Athletes who contracted COVID-19 face longer road back to fitness, study finds
The preliminary findings suggested that athletes who survived COVID-19 had 'a significantly longer return-to-play' than those with other acute respiratory illnesses.
JOHANNESBURG - Emerging data showed that some athletes who contracted COVID-19 may encounter an uphill battle when it comes to getting back to action.
According to a research study led by sports scientist Professor Martin Schwellnus at the University of Pretoria, the road to competing again took four times longer than any other respiratory illness.
The preliminary findings suggested that athletes who survived COVID-19 had “a significantly longer return-to-play” than those with other acute respiratory illnesses.

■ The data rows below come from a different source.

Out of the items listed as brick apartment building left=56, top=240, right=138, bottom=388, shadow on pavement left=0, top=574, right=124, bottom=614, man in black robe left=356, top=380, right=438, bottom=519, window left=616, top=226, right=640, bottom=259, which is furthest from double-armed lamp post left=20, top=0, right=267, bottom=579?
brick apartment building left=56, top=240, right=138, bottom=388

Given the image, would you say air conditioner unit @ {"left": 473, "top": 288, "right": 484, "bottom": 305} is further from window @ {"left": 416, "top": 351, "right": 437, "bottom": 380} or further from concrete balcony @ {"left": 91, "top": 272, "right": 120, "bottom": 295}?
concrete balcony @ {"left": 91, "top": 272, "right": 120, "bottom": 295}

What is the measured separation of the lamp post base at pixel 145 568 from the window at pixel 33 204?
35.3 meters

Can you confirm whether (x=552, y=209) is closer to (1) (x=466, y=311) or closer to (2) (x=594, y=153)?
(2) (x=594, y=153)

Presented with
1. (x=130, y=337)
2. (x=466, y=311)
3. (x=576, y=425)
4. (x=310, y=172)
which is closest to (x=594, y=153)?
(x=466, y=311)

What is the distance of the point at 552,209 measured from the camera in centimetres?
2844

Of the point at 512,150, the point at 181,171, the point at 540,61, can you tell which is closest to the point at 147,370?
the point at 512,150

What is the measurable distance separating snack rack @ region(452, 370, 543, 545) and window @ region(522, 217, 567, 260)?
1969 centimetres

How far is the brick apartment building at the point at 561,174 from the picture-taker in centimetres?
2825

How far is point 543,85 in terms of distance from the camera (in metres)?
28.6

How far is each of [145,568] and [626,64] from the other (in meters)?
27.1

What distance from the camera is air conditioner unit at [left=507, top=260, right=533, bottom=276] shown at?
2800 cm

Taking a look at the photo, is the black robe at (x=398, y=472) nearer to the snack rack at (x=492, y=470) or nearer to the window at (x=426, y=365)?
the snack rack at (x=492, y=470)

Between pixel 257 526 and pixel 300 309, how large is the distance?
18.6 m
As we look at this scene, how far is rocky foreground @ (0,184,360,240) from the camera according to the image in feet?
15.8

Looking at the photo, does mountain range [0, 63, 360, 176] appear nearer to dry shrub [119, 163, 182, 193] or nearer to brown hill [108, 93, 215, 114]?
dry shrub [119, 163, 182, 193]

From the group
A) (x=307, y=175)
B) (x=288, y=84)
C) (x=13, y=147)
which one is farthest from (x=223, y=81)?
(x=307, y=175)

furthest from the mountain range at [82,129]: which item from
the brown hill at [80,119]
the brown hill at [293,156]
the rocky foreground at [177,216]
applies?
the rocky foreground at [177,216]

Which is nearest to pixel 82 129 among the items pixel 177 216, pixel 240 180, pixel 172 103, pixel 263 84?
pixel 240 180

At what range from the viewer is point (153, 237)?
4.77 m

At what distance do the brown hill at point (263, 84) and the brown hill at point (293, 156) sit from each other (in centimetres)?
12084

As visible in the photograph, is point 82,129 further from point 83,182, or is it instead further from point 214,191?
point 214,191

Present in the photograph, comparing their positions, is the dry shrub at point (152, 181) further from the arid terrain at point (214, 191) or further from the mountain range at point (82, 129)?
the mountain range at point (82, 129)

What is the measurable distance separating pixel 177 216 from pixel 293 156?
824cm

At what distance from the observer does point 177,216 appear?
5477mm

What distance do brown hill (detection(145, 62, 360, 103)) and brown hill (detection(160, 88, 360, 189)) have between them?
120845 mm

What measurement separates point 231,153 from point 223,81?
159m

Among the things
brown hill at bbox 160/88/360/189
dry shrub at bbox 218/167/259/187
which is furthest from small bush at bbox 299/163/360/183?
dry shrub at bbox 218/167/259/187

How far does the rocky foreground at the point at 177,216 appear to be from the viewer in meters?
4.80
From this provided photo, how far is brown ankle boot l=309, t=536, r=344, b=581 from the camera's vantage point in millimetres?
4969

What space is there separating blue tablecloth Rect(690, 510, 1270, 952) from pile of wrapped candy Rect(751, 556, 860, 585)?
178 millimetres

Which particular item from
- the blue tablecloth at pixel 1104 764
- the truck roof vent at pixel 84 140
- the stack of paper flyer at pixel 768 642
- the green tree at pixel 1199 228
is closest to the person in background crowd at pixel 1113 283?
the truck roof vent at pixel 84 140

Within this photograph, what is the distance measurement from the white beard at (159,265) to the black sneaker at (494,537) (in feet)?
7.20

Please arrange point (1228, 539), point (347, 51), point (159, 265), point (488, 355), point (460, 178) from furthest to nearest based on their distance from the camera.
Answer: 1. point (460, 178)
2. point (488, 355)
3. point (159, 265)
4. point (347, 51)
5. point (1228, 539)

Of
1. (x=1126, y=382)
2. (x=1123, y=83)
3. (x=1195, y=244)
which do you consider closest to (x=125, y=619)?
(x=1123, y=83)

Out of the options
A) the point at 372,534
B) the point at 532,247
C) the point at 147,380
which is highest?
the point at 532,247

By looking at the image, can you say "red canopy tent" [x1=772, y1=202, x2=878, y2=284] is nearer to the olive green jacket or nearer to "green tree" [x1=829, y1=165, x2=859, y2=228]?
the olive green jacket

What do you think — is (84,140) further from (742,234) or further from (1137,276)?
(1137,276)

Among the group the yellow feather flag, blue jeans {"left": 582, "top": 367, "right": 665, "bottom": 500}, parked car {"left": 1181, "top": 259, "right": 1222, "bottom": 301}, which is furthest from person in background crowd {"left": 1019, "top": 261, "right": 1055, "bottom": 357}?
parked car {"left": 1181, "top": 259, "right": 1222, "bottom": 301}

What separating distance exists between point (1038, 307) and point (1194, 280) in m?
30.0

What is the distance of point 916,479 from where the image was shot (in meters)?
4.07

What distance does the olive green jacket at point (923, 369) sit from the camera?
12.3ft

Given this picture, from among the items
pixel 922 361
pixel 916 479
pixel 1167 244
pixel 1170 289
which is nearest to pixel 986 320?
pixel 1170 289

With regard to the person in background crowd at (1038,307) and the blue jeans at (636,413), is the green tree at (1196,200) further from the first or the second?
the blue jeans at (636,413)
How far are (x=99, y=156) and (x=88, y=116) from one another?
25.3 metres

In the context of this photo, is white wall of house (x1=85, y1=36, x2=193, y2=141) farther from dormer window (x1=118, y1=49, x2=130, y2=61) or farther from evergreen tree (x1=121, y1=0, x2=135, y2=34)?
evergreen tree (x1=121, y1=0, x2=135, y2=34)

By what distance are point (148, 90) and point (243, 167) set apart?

Prof Schwellnus, researchers and international organisations are collaborating to collect evidence on the recovery rate and long-term impact of COVID-19 on athletes.
One of the studies being conducted has researchers tracking a group of more than 70 athletes for over six months after they contracted COVID-19.
According to Schwellnus, data showed that some athletes were affected by lingering symptoms of the virus more than three months later, which was often referred to as "long-haul COVID".
"If athletes have the symptom of excessive fatigue very early on in the disease, they are much more likely to take a longer time to get back to sport," he said.
"We are learning about this disease and its effects on athletes almost every day," the professor said.
Healthier individuals, and particularly physically active individuals, including athletes, are more protected from severe disease, hospitalisation, and death.